**SOURCE EXTRACT:**
--- --- ---
Also, depending on the chosen subject program, you may also encounter additional challenges such as flaky states introduced by mocked objects, difficulties with compatibility with Xstream, and static fields that have private or protected modifiers. In such cases, some modifications to the subject programs may be necessary (such as making a private static field to be public, or customize the instrumentation to not collect states for mocked variables). These challenges cannot be exhaustively predicted, and will need to be addressed as they are discovered.

Our customized version of PIT and projects that perform instrumentation can be found under the code directory. PreTestInstrumenter, TestInstrumenter, and sourceCodeInstrumenter projects perform instrumentation related to referencing variables to collections for test classes and inserting probes, surrounding methods with try-catch blocks for test classes, and for source-code classes. The prepared subject projects can be found under the subjects directory. The interpreting scripts for RQs and the raw data interpretation template can be found under scripts directory.
--- --- ---
**TASK ITEM A:** In the repository description, where can the prepared subject projects be found?
**TASK ITEM B:** Revise the part of the repository description that opens with "Our customized version" and closes with "under scripts directory.", replacing each "directory" with "folder".
Answer using only the repository description.
--- --- ---
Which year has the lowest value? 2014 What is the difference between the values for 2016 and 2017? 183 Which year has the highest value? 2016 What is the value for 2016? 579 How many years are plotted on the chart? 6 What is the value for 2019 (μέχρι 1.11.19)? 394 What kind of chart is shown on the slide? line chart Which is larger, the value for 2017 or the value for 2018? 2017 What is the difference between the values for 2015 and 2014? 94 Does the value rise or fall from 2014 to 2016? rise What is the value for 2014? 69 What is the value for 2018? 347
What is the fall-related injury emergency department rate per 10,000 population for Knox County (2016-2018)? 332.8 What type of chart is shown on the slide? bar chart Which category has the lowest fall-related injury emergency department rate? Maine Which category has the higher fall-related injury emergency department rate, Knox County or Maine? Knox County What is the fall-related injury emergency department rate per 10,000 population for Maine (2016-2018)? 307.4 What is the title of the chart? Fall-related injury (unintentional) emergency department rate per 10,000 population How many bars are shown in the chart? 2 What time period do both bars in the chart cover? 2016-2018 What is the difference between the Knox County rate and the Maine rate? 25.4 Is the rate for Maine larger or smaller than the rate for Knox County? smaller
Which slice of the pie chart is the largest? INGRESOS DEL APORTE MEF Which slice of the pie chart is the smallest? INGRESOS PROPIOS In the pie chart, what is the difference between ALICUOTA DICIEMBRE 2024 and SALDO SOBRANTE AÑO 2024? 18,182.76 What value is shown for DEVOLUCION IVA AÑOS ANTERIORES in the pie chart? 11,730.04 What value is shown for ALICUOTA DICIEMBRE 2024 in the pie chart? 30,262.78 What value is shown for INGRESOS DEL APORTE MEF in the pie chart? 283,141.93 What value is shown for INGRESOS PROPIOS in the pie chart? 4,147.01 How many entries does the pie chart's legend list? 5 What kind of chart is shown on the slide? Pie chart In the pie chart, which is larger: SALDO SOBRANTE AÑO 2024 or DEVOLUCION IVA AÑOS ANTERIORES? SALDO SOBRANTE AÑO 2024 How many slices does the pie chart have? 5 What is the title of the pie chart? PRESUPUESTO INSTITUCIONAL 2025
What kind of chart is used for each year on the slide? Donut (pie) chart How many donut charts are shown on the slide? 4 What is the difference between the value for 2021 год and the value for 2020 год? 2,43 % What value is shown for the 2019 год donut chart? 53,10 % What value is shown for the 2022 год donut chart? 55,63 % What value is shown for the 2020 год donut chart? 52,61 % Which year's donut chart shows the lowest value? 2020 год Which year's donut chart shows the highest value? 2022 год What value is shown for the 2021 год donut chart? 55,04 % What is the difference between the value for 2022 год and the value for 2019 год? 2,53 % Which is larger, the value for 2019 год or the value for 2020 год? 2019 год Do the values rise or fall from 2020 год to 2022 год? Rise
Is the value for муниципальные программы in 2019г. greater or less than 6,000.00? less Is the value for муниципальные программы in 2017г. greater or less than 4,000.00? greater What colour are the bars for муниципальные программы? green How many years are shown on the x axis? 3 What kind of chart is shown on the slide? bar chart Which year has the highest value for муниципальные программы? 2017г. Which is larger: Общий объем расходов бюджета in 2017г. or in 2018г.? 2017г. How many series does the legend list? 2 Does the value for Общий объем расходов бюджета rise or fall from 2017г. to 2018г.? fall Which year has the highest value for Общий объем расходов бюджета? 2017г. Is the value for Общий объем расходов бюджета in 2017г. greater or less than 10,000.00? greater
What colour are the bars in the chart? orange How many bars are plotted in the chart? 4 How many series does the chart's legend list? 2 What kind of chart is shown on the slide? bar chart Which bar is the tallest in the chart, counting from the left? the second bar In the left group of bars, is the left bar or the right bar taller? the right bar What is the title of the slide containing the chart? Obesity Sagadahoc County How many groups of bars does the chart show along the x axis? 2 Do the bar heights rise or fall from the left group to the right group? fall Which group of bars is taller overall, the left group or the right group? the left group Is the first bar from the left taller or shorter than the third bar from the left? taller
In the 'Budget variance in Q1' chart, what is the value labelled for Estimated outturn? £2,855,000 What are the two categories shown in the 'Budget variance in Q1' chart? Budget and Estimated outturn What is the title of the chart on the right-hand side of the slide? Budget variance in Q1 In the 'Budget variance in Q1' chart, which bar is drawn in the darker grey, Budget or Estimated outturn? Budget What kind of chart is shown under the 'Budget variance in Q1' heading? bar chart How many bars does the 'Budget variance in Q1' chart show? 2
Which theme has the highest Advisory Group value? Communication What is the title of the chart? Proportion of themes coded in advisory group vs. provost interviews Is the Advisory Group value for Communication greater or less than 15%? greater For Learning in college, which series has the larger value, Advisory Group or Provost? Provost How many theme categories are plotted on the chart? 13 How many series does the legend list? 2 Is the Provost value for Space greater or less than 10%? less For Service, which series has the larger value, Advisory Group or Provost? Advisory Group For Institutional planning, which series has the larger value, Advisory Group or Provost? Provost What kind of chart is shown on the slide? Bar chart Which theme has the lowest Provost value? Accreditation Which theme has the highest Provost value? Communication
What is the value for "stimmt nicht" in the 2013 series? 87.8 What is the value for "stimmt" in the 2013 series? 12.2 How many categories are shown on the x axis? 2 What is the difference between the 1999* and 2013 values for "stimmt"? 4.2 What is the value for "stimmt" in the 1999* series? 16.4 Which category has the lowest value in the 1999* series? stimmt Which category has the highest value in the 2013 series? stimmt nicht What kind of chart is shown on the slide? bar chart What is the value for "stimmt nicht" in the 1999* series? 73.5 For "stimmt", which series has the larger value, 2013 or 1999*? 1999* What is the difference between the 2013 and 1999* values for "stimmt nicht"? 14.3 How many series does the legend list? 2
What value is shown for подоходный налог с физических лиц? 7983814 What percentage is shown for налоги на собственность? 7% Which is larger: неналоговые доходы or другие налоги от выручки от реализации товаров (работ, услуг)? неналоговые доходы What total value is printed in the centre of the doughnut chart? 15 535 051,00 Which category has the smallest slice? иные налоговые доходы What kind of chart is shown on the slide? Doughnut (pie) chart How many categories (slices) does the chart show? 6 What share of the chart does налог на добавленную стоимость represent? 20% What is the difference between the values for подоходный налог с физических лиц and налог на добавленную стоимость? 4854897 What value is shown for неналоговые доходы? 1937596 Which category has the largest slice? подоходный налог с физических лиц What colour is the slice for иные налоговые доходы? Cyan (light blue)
--- --- ---
**ANSWER BOX A:** They are under the subjects directory.

**ANSWER BOX B:**
Our customized version of PIT and projects that perform instrumentation can be found under the code folder. PreTestInstrumenter, TestInstrumenter, and sourceCodeInstrumenter projects perform instrumentation related to referencing variables to collections for test classes and inserting probes, surrounding methods with try-catch blocks for test classes, and for source-code classes. The prepared subject projects can be found under the subjects folder. The interpreting scripts for RQs and the raw data interpretation template can be found under scripts folder.